(Source data Opens)
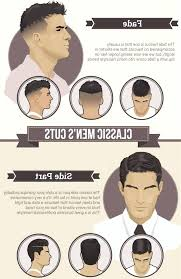 new haircuts and their names mens hairstyles names pictures different hairstyles fade haircut new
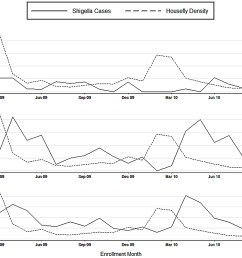 mean weekly fly count and shigella associated cases presenting to kumudini hospital by calendar month  [ 1980 x 1403 Pixel ]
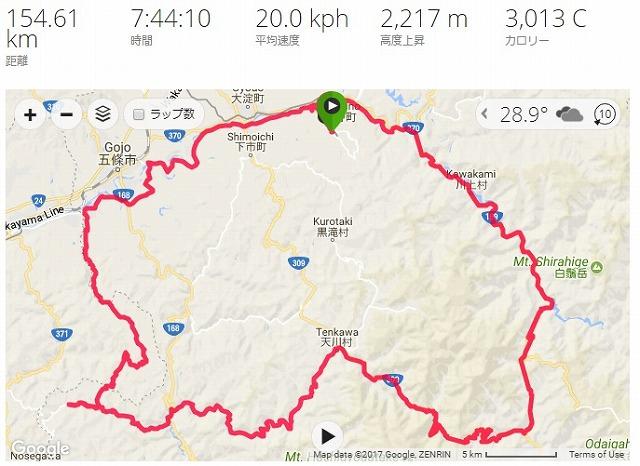 山岳グランフォンド吉野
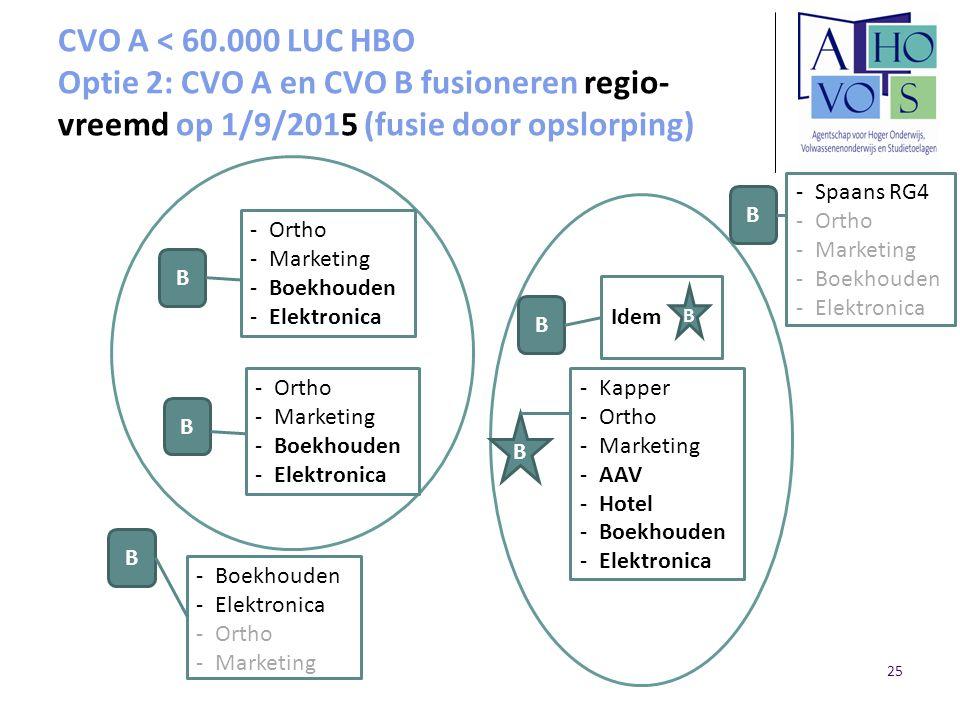 CVO A < 60.000 LUC HBO Optie 2: CVO A en CVO B fusioneren regio-vreemd op 1/9/2015 (fusie door opslorping)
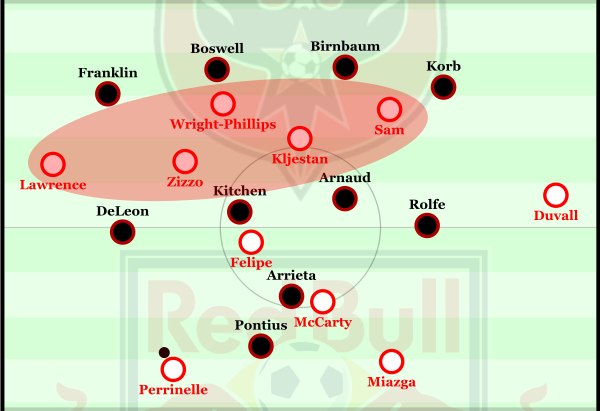 RBNY overloading the space between DC's defence and midfield.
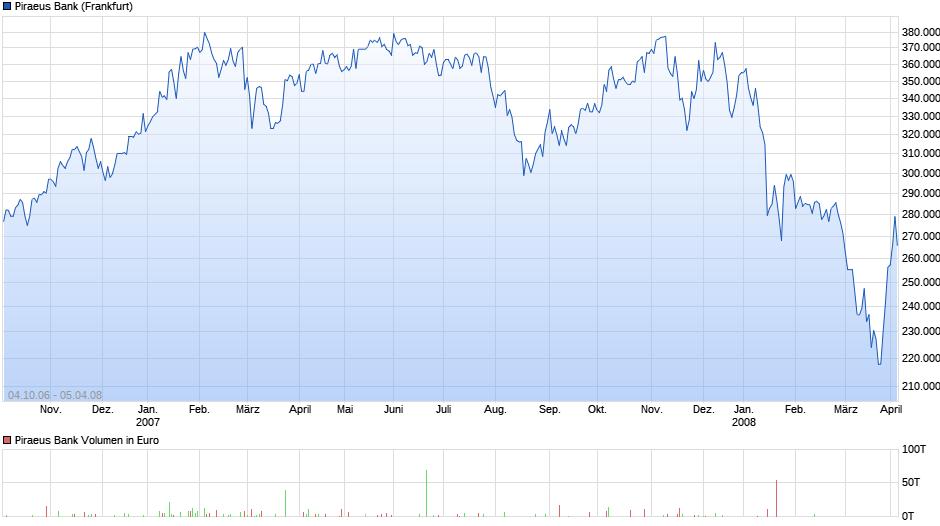 Griechenland Bank Aktien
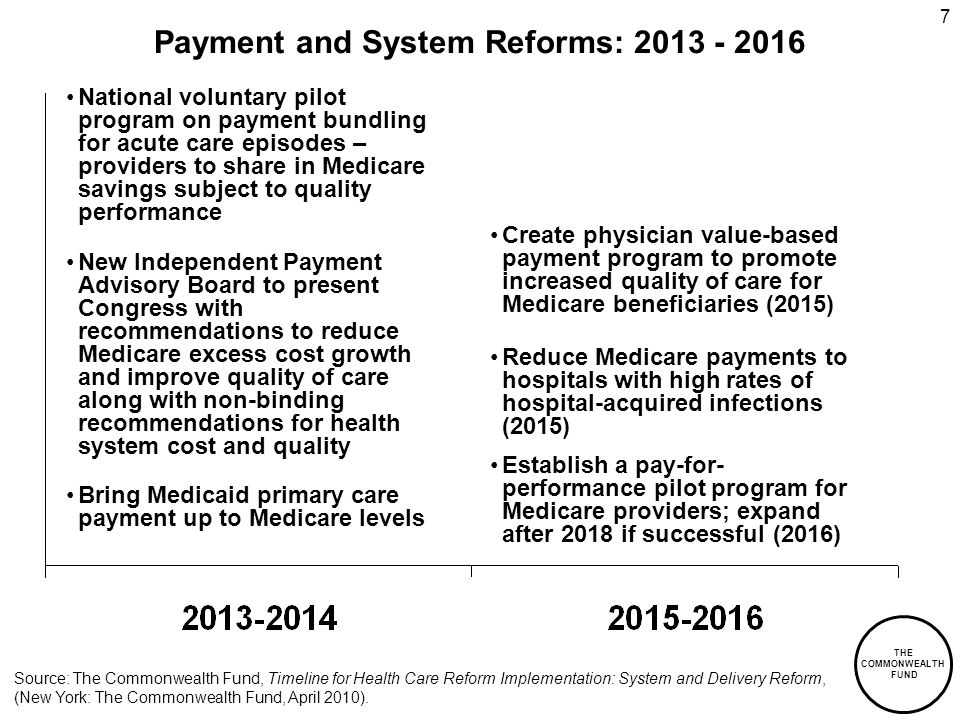 THE COMMONWEALTH FUND 7 Payment and System Reforms: National voluntary pilot program on payment bundling for acute care episodes – providers to share in Medicare savings subject to quality performance New Independent Payment Advisory Board to present Congress with recommendations to reduce Medicare excess cost growth and improve quality of care along with non-binding recommendations for health system cost and quality Source: The Commonwealth Fund, Timeline for Health Care Reform Implementation: System and Delivery Reform, (New York: The Commonwealth Fund, April 2010).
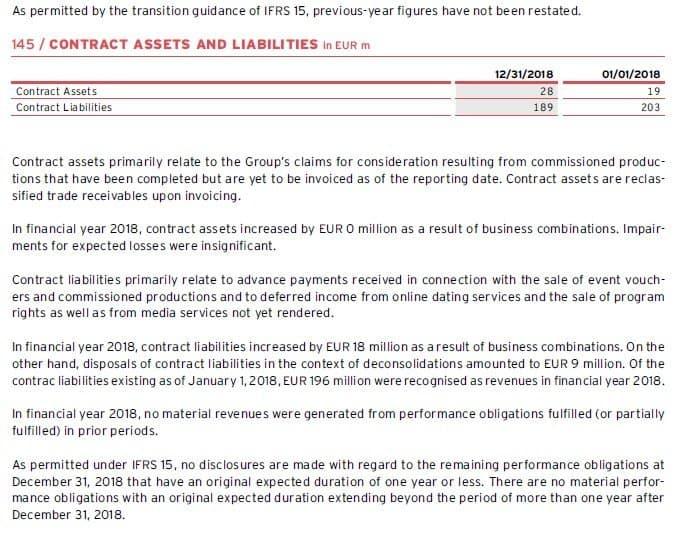 ProSieben Contract assets 2018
(Source data Closes)
Instructions to follow — Your task is an exact transcription of all the data, minus the pictures.

Response —
 new haircuts and their names mens hairstyles names pictures different hairstyles fade haircut new
 mean weekly fly count and shigella associated cases presenting to kumudini hospital by calendar month  [ 1980 x 1403 Pixel ]
 山岳グランフォンド吉野
 CVO A < 60.000 LUC HBO Optie 2: CVO A en CVO B fusioneren regio-vreemd op 1/9/2015 (fusie door opslorping)
 RBNY overloading the space between DC's defence and midfield.
 Griechenland Bank Aktien
 THE COMMONWEALTH FUND 7 Payment and System Reforms: National voluntary pilot program on payment bundling for acute care episodes – providers to share in Medicare savings subject to quality performance New Independent Payment Advisory Board to present Congress with recommendations to reduce Medicare excess cost growth and improve quality of care along with non-binding recommendations for health system cost and quality Source: The Commonwealth Fund, Timeline for Health Care Reform Implementation: System and Delivery Reform, (New York: The Commonwealth Fund, April 2010).
 ProSieben Contract assets 2018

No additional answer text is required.